# Good "Daemons"?



## Commander Firebrand (Aug 27, 2013)

So when I was reading Talon of Horus there is a part that describes an area of the Warp called the Firetide. The Firetide is where the Astronomican meets the Eye of Terror and in it are psychic projectsions from the EoM like eternal choirs of flame winged angels fighting against normal daemons as well as other things like the Solar Priest.
So I was wondering does the Imperium know these things exist? Have they tried to contact or summon them? I could really see the Grey Knights or the Exorcists summoning these things to help in battle.


----------



## Malus Darkblade (Jan 8, 2010)

I don't consider those entities as being 'good' Daemons but rather manifestations of the Emperor's will.
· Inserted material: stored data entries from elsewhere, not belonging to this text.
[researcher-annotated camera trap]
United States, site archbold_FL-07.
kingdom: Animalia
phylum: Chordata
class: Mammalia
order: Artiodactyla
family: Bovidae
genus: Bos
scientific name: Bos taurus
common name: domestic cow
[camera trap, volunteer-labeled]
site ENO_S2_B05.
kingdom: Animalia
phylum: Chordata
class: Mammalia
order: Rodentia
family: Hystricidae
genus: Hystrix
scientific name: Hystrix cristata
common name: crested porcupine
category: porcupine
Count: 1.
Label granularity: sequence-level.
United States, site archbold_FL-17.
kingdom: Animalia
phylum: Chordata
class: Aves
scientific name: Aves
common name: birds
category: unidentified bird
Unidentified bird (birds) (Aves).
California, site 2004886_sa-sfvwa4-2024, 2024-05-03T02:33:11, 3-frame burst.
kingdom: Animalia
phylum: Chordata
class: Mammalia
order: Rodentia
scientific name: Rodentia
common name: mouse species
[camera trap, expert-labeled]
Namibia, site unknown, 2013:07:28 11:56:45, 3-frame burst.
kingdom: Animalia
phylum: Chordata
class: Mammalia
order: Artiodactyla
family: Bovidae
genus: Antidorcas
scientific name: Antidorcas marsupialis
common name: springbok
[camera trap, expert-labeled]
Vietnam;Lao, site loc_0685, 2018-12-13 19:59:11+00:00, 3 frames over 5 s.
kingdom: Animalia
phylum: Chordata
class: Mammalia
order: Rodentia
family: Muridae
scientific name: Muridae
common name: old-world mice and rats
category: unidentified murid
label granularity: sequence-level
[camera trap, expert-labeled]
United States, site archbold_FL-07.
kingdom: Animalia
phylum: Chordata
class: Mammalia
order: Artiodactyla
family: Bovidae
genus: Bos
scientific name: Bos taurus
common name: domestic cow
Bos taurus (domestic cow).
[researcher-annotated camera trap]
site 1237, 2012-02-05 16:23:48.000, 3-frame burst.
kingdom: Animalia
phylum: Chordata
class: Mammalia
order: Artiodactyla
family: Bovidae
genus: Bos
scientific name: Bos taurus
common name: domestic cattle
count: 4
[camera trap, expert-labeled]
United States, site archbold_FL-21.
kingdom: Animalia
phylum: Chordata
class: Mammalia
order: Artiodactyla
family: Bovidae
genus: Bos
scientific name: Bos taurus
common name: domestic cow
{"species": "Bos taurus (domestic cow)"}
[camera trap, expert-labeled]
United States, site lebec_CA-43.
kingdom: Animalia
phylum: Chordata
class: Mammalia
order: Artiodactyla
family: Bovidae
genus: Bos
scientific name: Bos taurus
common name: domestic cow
And as we all know the Emperor is forever going to be against Chaos.

I think Gyre however, Iskhander's _ pet _, would be a better example of a good Daemon. One that isn't slavering at the mouth every moment and seems to have a head on its shoulders and clearly is loyal to his master.


----------



## Commander Firebrand (Aug 27, 2013)

Malus Darkblade said:


> I don't consider those entities as being 'good' Daemons but rather manifestations of the Emperor's will.
> 
> And as we all know the Emperor is forever going to be against Chaos.
> 
> I think Gyre however, Iskhander's _ pet _, would be a better example of a good Daemon. One that isn't slavering at the mouth every moment and seems to have a head on its shoulders and clearly is loyal to his master.


Yeah not sure I would class a a daemon loyal to a chaos sorcerer as good


----------



## Malus Darkblade (Jan 8, 2010)

Who is good in the WH40k universe?

The Emperor?

Gyre is loyal to his master and defends him multiple times. The same with Neferati.

Iskhander goes as far as saying he loves both of them which is almost unheard of from an Astartes. The only other example to my knowledge is with the girl and I forget his name in the First Heretic.


----------



## Commander Firebrand (Aug 27, 2013)

Yeah not what I'm asking about..


----------



## Malus Darkblade (Jan 8, 2010)

Commander Firebrand said:


> Yeah not what I'm asking about..


----------



## Khorne's Fist (Jul 18, 2008)

First up, the Astranomicon is not a psychic projection of the Emperor's will, it's basically the psychic death screams of the thousands of psykers fed into it every day. The Emperor, or more likely the Golden Throne, focus that emanation into a navigation beacon. I know thats kinda splitting hairs, but they are hairs that need splitting when discussing the Astranomicon. 

Secondly, that new addition to the universe reminded me more of Abnetts writing than ADB. At first I thought similar to you, that they were supposed to be like Imperial demons, then I thought maybe they were meant to be fragments of the Emperor's psyche. Then I just thought it was silly. 

As for someone trying to harness their power, it would appear that they are confined to the area of the Firetide, because they are a byproduct of the friction between the Astronmicon and the EoT. Not much use if they can only be summoned in a very specific area.


----------



## Brother Lucian (Apr 22, 2011)

Considering how the Emperor and the Astronomican have weakened over the millenia, its not likely anything like the Firetide is present in 40k. 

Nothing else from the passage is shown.